Task requirements: Among the entries below, one line contains "GIOHEL ITALY HIGH" and another contains "18k Yellow Gold". Transcribe those two lines and every line between them, exactly.

*** Opening of Material supplied ***

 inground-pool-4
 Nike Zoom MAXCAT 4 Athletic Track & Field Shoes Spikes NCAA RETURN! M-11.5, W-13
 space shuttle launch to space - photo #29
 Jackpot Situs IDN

*** Close of Material supplied ***
*** Opening of Material supplied ***

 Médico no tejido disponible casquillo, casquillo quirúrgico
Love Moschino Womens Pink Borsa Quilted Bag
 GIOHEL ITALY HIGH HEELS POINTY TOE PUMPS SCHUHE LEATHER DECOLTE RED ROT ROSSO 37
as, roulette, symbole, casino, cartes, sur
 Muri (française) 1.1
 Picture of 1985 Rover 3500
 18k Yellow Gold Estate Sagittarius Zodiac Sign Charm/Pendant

*** Close of Material supplied ***
*** Opening of Material supplied ***

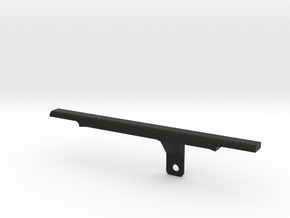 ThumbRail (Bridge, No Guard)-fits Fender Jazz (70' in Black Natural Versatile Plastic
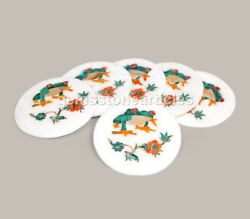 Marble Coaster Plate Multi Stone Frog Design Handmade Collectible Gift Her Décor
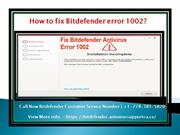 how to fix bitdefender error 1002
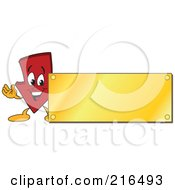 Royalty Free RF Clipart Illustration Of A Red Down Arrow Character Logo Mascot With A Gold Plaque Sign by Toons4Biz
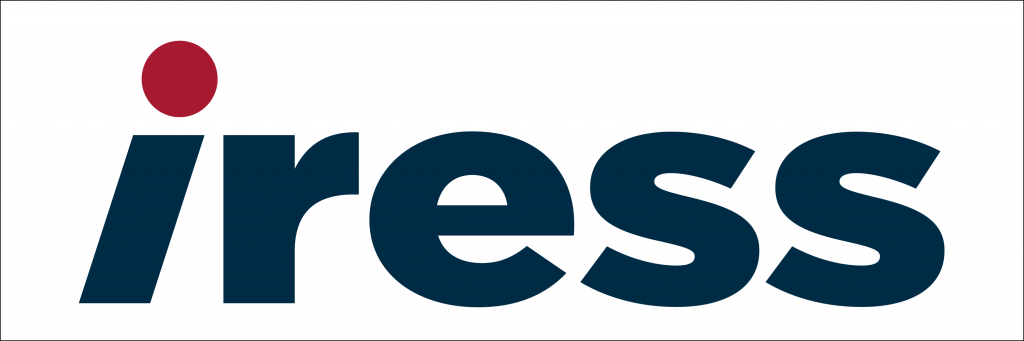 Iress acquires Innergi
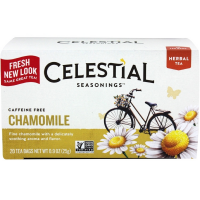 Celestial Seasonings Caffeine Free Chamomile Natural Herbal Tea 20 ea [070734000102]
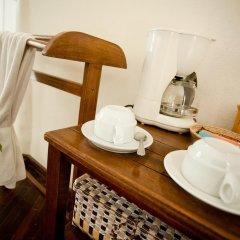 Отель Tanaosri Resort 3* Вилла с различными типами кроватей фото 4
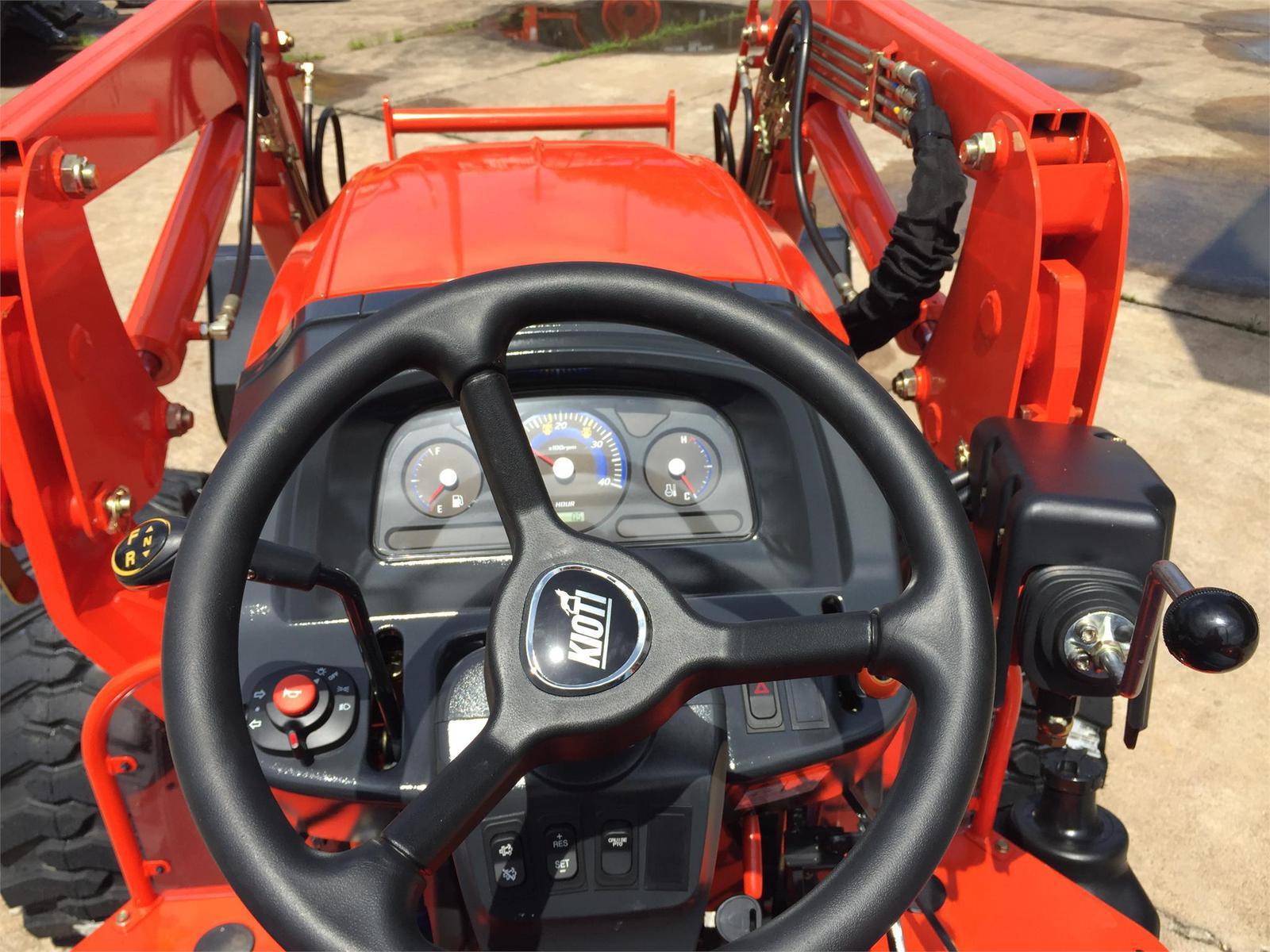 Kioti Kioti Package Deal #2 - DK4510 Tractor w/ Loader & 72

*** Close of Material supplied ***

Your solution:
 GIOHEL ITALY HIGH HEELS POINTY TOE PUMPS SCHUHE LEATHER DECOLTE RED ROT ROSSO 37
as, roulette, symbole, casino, cartes, sur
 Muri (française) 1.1
 Picture of 1985 Rover 3500
 18k Yellow Gold Estate Sagittarius Zodiac Sign Charm/Pendant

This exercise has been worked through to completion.